Guidelines
South African guidelines for the management of Gaucher disease, 2011
Abstract
Objective. These guidelines aim to provide a standard of care for patients with Gaucher disease in keeping with international standards, but also realistic for South Africa, and to provide a shared-care model for treating physicians and funders regarding care for these patients.
Recommendations. All healthcare professionals involved in the diagnosis and management of Gaucher disease should take note of and implement these guidelines in clinical practice as far as possible.

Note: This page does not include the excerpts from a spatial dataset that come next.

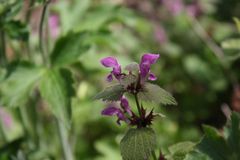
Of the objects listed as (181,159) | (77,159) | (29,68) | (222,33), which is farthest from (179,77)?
(181,159)

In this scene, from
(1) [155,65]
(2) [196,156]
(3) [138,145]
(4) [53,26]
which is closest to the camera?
(3) [138,145]

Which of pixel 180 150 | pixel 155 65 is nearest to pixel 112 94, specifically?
pixel 180 150

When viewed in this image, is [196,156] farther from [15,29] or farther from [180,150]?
[15,29]

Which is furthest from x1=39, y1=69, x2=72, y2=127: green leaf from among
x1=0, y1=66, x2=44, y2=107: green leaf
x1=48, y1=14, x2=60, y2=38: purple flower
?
x1=48, y1=14, x2=60, y2=38: purple flower

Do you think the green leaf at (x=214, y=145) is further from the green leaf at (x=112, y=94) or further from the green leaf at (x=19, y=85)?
the green leaf at (x=19, y=85)

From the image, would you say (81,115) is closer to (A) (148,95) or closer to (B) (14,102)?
(B) (14,102)

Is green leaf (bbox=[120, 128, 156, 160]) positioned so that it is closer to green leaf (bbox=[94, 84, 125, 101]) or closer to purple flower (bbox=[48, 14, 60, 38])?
green leaf (bbox=[94, 84, 125, 101])
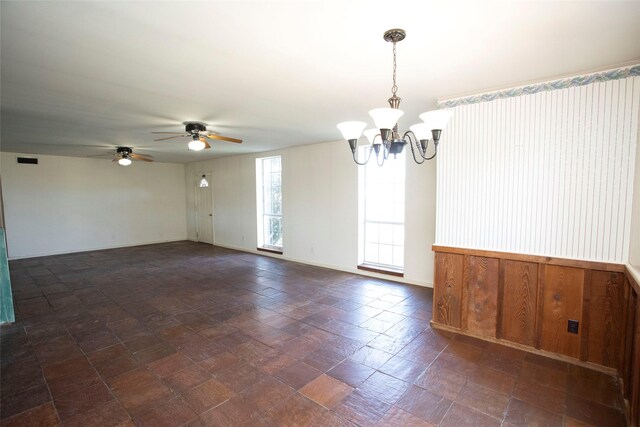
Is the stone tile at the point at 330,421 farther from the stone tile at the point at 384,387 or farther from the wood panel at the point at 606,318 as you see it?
the wood panel at the point at 606,318

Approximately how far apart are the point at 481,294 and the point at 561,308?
0.63 metres

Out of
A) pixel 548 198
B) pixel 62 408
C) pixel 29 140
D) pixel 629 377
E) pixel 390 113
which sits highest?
pixel 29 140

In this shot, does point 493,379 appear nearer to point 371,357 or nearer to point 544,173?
point 371,357

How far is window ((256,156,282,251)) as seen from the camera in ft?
22.8

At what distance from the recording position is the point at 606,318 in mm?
2443

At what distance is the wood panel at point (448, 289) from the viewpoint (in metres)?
3.13

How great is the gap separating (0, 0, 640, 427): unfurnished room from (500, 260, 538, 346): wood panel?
0.02 m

Validation. These guidelines were developed through consensus by the Lysosomal Storage Disorder Medical Advisory Board. They are largely based on the UK 2005 National Guidelines for Gaucher Disease, but include new treatment recommendations for enzyme replacement therapy based on subsequent publications. The Southern African Society for Human Genetics (SASHG) (who have endorsed the guidelines) and the National Osteoporosis Foundation of South Africa (NOFSA) provided valuable input.
Guidelines sponsor. Genzyme initiated the project and sponsored the meetings of the Advisory Board and all costs generated by these meetings.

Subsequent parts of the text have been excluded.